#### Your assignment
With both ends included, repeat exactly the lines of the entries below from the one containing "order: Lagomorpha" down to the one containing "genus: Eudorcas", and no others.

(Collected data)
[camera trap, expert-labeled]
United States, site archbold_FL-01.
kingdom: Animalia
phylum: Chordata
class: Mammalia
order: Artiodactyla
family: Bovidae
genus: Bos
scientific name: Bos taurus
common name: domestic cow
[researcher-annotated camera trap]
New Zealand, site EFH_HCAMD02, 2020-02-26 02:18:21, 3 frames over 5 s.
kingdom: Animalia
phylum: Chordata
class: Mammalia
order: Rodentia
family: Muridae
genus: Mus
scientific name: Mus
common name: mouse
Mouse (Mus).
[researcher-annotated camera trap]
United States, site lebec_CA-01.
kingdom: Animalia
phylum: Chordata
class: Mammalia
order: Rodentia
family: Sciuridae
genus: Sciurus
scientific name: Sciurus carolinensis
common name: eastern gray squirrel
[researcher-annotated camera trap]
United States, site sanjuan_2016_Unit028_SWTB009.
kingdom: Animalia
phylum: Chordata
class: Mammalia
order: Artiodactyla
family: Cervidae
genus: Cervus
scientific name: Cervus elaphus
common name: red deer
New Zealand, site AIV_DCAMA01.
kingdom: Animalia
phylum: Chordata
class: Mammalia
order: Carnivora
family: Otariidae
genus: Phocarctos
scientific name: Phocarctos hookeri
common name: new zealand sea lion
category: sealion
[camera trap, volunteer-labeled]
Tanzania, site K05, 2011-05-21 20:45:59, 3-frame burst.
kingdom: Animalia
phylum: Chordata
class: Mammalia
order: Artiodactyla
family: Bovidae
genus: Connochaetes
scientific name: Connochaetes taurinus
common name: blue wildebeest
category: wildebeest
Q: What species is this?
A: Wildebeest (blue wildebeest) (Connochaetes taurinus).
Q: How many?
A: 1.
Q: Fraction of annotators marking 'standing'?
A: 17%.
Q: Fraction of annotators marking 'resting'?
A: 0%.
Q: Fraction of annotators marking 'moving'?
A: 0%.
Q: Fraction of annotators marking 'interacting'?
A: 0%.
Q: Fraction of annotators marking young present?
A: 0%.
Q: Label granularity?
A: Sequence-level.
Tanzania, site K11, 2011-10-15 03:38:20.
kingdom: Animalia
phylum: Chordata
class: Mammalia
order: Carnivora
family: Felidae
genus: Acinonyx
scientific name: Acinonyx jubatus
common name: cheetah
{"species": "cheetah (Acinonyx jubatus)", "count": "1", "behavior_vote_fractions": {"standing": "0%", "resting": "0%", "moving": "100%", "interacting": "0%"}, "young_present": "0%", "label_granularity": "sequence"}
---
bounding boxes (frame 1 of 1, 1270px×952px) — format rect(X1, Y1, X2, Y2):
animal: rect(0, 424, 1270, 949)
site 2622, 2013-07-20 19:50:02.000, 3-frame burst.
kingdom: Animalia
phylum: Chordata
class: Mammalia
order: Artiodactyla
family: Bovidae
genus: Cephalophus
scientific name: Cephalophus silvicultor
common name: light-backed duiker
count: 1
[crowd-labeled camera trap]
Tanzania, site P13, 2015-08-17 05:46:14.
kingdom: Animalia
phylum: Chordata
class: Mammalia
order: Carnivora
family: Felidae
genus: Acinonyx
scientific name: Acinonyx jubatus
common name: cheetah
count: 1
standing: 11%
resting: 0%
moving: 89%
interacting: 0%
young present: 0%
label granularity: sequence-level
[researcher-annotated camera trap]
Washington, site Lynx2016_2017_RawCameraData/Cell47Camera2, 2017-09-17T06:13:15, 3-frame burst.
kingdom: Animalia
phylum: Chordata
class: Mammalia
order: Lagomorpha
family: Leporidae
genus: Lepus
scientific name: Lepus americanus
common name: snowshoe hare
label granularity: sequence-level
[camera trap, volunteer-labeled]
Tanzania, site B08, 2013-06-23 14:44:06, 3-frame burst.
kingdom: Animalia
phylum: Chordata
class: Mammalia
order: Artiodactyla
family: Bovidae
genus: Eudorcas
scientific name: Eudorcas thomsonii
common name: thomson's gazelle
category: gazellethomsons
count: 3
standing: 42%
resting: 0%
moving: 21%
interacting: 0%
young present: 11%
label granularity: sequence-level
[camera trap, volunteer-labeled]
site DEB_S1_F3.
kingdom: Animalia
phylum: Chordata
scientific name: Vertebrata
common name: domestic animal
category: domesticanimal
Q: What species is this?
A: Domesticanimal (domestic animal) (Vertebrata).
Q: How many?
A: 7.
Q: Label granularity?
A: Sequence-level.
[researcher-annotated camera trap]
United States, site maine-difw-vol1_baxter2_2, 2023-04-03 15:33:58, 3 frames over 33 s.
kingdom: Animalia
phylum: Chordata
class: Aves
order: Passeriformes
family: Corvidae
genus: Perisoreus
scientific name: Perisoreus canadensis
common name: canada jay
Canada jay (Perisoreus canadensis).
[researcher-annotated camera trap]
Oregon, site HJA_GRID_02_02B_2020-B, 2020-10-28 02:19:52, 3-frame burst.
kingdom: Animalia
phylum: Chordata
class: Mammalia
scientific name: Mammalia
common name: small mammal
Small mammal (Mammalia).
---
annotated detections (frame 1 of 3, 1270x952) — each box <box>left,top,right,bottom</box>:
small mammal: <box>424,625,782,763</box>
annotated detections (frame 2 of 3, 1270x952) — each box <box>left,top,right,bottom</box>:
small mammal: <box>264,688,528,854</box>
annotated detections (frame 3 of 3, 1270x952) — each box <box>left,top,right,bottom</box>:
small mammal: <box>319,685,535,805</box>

#### Result of this task
order: Lagomorpha
family: Leporidae
genus: Lepus
scientific name: Lepus americanus
common name: snowshoe hare
label granularity: sequence-level
[camera trap, volunteer-labeled]
Tanzania, site B08, 2013-06-23 14:44:06, 3-frame burst.
kingdom: Animalia
phylum: Chordata
class: Mammalia
order: Artiodactyla
family: Bovidae
genus: Eudorcas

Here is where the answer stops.